A number of states have seen their pandemic-era eviction moratoriums morph from an emergency stopgap measure into institutionalized limits on evictions. Not Missouri.
The Show-Me State was one of just eight that did not adopt any eviction moratorium during COVID-19. Several state lawmakers are proposing to go further with a series of bills that would strip local governments and courts of their power to impose their own eviction bans.
"The bottom line is [eviction moratoriums] put landlords in an unfair situation. We talk a lot about government or bureaucratic agencies picking winners and losers. And I certainly felt like that that was done unlawfully," said Rep. Chris Brown (R–Kansas City) according to the St. Louis Post-Dispatch, which first reported on the bills Friday.
The county circuit courts that cover Kansas City and St. Louis, Missouri's two largest cities, both adopted their own local eviction moratoriums during the early months of the pandemic. Those were soon replaced by the federal eviction moratorium issued by the Centers for Disease Control and Prevention (CDC) in September 2020.
When the U.S. Supreme Court struck down the CDC eviction order in August, the St. Louis County Council responded by passing its own weekslong eviction moratorium. It re-upped this eviction ban for a few weeks in December in response to a rise in cases caused by the omicron variant.

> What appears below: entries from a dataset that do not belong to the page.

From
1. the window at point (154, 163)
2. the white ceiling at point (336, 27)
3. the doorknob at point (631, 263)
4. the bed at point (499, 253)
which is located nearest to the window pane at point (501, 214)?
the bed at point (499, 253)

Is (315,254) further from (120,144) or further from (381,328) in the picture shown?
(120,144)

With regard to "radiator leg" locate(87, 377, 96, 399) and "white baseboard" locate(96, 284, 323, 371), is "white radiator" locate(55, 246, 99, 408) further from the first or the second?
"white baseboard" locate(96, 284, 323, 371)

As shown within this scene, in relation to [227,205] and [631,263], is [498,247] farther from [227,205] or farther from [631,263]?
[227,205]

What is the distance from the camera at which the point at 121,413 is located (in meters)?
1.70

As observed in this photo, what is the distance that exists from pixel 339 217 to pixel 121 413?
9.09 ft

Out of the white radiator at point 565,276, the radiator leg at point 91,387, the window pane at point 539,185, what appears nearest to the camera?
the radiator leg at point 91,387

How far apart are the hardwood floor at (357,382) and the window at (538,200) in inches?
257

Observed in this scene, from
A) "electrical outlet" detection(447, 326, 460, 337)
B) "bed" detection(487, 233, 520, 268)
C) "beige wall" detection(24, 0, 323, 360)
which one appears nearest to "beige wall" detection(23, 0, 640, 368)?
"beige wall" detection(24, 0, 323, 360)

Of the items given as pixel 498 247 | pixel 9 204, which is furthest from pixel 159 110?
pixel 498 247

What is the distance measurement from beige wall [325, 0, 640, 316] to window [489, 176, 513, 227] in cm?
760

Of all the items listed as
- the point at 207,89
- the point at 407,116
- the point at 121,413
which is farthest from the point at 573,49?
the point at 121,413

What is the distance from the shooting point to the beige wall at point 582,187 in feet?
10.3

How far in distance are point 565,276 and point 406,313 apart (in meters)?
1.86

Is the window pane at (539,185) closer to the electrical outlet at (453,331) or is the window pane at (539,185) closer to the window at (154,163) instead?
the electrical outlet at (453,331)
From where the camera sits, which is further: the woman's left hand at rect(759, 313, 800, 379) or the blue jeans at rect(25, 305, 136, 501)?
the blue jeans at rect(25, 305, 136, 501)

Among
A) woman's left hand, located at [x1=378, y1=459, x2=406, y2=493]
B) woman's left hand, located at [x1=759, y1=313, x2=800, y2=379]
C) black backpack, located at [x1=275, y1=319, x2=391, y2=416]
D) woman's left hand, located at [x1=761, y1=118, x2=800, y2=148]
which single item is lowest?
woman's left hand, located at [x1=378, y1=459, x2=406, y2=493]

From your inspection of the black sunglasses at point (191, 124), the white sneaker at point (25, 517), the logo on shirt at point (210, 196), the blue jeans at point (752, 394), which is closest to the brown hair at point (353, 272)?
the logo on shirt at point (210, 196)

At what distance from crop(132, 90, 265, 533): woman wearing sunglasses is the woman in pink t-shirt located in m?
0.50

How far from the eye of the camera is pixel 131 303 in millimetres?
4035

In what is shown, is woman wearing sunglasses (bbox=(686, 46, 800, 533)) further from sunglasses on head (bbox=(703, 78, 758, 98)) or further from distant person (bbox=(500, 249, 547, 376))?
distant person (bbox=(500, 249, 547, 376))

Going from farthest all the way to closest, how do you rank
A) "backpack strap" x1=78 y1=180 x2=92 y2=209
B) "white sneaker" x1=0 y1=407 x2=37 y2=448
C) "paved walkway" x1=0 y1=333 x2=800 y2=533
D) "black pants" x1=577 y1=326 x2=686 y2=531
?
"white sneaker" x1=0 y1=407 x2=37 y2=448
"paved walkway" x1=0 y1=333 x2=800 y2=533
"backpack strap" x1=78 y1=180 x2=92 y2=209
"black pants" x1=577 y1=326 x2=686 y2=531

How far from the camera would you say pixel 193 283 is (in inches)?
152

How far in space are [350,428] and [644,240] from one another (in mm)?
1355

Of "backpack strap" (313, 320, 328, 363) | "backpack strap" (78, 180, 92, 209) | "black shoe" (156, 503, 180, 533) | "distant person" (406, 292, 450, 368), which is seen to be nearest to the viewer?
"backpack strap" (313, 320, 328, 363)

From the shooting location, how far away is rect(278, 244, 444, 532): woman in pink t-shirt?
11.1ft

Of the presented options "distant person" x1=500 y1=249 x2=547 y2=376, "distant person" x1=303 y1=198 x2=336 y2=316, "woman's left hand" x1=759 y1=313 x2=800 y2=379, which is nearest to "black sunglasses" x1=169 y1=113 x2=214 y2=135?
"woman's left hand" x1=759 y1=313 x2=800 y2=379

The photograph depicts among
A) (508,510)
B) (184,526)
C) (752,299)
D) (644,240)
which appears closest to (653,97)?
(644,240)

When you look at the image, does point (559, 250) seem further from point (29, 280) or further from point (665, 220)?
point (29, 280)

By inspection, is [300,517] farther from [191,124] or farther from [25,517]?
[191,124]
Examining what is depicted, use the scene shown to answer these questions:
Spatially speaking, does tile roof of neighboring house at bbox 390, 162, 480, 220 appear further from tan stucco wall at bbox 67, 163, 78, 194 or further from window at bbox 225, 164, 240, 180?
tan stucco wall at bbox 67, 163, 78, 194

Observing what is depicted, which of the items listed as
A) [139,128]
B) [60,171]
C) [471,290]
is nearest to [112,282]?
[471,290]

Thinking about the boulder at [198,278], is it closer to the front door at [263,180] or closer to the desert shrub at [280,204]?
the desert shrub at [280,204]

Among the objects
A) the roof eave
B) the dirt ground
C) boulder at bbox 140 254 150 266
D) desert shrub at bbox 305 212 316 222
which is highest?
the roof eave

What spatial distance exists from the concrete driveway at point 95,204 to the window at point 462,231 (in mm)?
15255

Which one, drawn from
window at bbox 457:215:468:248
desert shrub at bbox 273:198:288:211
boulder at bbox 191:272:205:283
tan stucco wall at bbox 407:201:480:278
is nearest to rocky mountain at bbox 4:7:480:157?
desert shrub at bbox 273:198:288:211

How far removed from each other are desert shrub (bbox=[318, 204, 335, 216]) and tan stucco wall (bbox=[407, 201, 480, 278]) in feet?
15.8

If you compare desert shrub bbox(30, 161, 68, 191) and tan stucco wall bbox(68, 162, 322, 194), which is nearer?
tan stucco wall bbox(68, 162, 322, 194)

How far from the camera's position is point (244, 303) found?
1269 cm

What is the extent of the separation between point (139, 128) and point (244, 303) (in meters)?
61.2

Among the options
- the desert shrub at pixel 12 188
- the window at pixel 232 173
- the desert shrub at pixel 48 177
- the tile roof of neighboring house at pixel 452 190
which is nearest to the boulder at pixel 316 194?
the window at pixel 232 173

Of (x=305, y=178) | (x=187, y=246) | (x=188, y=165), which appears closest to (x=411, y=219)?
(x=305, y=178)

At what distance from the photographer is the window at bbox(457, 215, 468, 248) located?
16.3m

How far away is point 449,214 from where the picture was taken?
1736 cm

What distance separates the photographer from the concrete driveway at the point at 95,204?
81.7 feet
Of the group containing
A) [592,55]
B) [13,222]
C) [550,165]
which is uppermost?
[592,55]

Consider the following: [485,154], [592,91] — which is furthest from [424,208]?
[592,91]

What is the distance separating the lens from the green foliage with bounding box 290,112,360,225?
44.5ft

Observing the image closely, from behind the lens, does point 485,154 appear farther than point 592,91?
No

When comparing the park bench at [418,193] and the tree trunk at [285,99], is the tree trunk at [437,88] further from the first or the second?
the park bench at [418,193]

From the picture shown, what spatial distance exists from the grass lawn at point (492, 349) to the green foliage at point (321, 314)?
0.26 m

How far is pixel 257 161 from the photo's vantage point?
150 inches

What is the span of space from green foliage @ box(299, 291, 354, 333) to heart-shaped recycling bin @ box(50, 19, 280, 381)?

Brown's legislation, House Bill 1682, would specifically ban courts from suspending eviction proceedings of their own initiative without authorization from a state law. Another house bill sponsored by Rep. Jim Murphy (R–St. Louis County) would likewise forbid localities from banning evictions without the state Legislature's approval.
These bills have received a negative reaction from some Democratic legislators and progressive activists.
In written testimony on Brown's bill, Sarah Owsley, policy and advocacy director for Empower Missouri, credited eviction moratoriums with saving lives during the pandemic and preventing large numbers of out-of-work renters from losing their homes.
Like most pandemic mitigation measures, it's not clear how effective eviction moratoriums were at preventing COVID-19 cases and deaths. Widely circulated studies showing a massive lifesaving effect of eviction bans have been roundly criticized as flawed and sloppy.
Oft-repeated predictions that the country would see an unprecedented "eviction tsunami" in the absence of moratoriums have also not played out. Evictions ticked upward after the CDC's eviction order was struck down. But they remain below pre-pandemic averages almost everywhere in the U.S., including Missouri.
Even places that were desperately slow at distributing federally funded rental assistance did not experience an eviction spike.
Owsley argues in her written testimony that eviction moratoriums are rare policies that can be necessary for "weather and health emergencies."
Prior to COVID-19, that is how eviction moratoriums operated. Their history during the pandemic suggests that eviction bans can also be incredibly sticky policies that, once imposed, are hard to back away from. The federal eviction moratorium was extended five times before it was finally struck down by the Supreme Court.
Missouri's eviction legislation is part of a trend. As Reason's Eric Boehm has reported, lawmakers across the country are proposing and passing legislation that limits the emergency powers of governors and public health officials. Too often during the pandemic, these legislators argue, executives used those emergency powers to place extreme and persistent limits on business owners' property rights.
That includes landlords, who were often forced by eviction moratoriums to provide effectively free housing to unscrupulous or even abusive tenants long after the immediate emergency of COVID-19 had faded.
By requiring the state Legislature to sign off on any moratorium, Missouri's proposed ban on eviction bans will make that a little harder to get away with come the next emergency.